Venezuela Opposition Wants Candidate Recognized As President-elect

Venezuelan opposition presidential candidate Edmundo Gonzalez Urrutia (C), greets supporters on the campaign trail (Credit: AFP)

Venezuela's opposition chief Maria Corina Machado on Thursday called on the world to recognize candidate Edmundo Gonzalez Urrutia as president-elect after a disputed election in the oil-rich nation.

President Nicolas Maduro claimed victory in the July 28 vote but many in the international community have refused to recognize that result.

However, they have also stopped short of accepting Gonzalez Urrutia as the president-elect, instead calling for Caracas to publish detailed polling results.

"The world knows Edmundo Gonzalez is the president-elect and Maduro was defeated by a landslide," Machado said during a virtual appearance.

"I think it's certainly come to a point in which we need to move ahead... and this is a moment in which Edmundo Gonzalez should be recognized as president-elect of Venezuela."

The United States, the European Union and several Latin American countries have refused to recognize Maduro's claimed victory without seeing detailed voting results.

Venezuela's electoral authority has said it cannot provide a full breakdown of results, claiming a cyber attack on its systems. Observers have said there is no evidence of hacking during the election.

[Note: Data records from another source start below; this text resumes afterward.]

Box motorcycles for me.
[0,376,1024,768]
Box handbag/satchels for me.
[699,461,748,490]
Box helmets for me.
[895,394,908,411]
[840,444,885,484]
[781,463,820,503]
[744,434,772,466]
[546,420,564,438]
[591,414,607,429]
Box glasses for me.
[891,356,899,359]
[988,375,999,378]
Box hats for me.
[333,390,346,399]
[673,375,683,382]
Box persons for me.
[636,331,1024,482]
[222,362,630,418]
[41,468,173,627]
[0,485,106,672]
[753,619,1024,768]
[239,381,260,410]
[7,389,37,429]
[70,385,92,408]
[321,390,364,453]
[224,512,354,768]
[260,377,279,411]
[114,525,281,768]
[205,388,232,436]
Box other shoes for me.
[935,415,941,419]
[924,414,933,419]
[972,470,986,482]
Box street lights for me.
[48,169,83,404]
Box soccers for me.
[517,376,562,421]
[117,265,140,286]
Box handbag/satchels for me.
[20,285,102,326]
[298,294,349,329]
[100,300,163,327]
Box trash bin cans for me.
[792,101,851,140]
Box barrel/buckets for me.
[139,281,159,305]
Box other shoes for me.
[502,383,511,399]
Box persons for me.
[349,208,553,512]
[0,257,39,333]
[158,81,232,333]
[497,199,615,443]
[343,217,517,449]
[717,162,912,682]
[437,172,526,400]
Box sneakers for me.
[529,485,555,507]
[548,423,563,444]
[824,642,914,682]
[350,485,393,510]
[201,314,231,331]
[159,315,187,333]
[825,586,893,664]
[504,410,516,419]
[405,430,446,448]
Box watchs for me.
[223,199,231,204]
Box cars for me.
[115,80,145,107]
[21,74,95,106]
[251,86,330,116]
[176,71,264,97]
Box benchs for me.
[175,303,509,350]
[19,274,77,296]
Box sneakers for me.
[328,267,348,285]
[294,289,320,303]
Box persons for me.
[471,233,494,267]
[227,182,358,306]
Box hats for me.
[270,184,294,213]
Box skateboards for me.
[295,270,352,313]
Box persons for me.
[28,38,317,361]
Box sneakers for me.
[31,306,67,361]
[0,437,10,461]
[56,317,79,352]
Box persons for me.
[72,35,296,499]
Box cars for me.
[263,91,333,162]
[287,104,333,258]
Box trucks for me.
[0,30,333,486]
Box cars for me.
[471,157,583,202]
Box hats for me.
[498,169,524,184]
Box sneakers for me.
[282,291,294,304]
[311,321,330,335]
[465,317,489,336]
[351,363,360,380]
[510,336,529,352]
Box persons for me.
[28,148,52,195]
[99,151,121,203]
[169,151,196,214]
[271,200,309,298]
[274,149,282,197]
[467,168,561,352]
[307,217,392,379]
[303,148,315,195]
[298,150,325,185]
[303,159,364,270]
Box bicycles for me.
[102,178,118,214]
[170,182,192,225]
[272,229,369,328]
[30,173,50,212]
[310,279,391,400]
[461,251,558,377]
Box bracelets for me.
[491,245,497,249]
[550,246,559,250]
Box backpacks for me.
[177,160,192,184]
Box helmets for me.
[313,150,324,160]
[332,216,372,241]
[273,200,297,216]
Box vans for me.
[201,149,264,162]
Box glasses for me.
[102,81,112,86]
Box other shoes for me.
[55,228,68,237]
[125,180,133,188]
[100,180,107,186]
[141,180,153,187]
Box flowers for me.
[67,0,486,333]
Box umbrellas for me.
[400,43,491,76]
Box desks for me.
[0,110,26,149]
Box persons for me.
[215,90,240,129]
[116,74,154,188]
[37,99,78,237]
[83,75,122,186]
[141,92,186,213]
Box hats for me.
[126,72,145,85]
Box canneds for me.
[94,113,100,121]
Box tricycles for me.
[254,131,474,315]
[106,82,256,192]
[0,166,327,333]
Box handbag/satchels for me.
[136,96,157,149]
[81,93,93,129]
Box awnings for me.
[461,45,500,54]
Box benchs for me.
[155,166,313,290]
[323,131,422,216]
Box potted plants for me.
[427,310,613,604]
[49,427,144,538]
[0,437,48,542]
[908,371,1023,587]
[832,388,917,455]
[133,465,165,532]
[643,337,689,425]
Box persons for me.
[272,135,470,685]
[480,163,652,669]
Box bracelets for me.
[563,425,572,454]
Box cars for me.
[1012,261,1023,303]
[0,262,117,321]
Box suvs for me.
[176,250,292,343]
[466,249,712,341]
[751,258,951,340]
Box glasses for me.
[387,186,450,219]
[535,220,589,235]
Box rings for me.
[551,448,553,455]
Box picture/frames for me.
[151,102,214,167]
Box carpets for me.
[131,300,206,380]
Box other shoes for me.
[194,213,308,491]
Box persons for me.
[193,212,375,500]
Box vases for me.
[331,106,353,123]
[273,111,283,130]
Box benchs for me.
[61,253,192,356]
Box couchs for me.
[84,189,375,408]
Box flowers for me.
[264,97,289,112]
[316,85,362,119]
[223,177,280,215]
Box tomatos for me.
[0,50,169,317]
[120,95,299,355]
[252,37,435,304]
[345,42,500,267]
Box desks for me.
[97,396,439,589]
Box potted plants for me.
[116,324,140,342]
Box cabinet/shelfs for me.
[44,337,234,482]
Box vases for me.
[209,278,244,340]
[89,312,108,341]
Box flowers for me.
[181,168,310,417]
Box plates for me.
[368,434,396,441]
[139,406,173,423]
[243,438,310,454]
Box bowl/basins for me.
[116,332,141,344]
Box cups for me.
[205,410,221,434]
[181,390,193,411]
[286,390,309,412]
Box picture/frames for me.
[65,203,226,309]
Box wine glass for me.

"They are not going to do it because the results would prove that we win," said Machado.

After Venezuela's last election, in 2018, Maduro was proclaimed winner amid widespread accusations of fraud.

Eventually, the United States and many other countries recognized the then-speaker of parliament, Juan Guaido, as acting president.

During this time the US stepped up sanctions against Venezuela, including an oil embargo.

However, Guaido never had any real power. The opposition dissolved its "interim government" in 2022 and the once wildly popular young politician faded from public life.

Washington has said it is weighing "a range of options" against Maduro and his allies.

Maduro has led the oil-rich but cash-poor country since 2013, presiding over a GDP drop of 80 percent that pushed more than seven million of once-wealthy Venezuela's 30 million citizens to emigrate.

Ahead of the election, Machado was polling as the most popular politician in the country before she was banned from the race by courts loyal to Maduro.

A little-known former diplomat, Gonzalez-Urrutia stood in for her at the last minute.

When Maduro's victory was announced, spontaneous protests erupted from citizens complaining their vote had been stolen, leaving 25 civilians and two soldiers dead, and some 2,400 in jail.

Maduro blames the opposition for the violence and has said Machado and Gonzalez Urrutia both belong behind bars.

Human Rights Watch slammed "shockingly brutal" repression at the hands of security forces.

"Maduro feels that he can kill people, make people disappear, detain people without anything happening," said Machado.

"He has to be held accountable for the crimes he has committed, and he has to understand that the world will not just look the other way."

Prosecutors have issued an arrest warrant for Gonzalez Urrutia over his insistence that he is the rightful winner of the election, charging him with usurpation of public functions, forgery of a public document, incitement to disobedience, sabotage, and association with organized crime.

On Wednesday, he appealed through his lawyer, Jose Vicente Haro, for Venezuela's attorney general "not to prosecute acts that are not of a criminal nature, not to initiate political persecution."

Gonzalez Urrutia has been in hiding for a month, and Haro explained he had ignored three successive summons to appear before prosecutors because he was in a position of "defenselessness."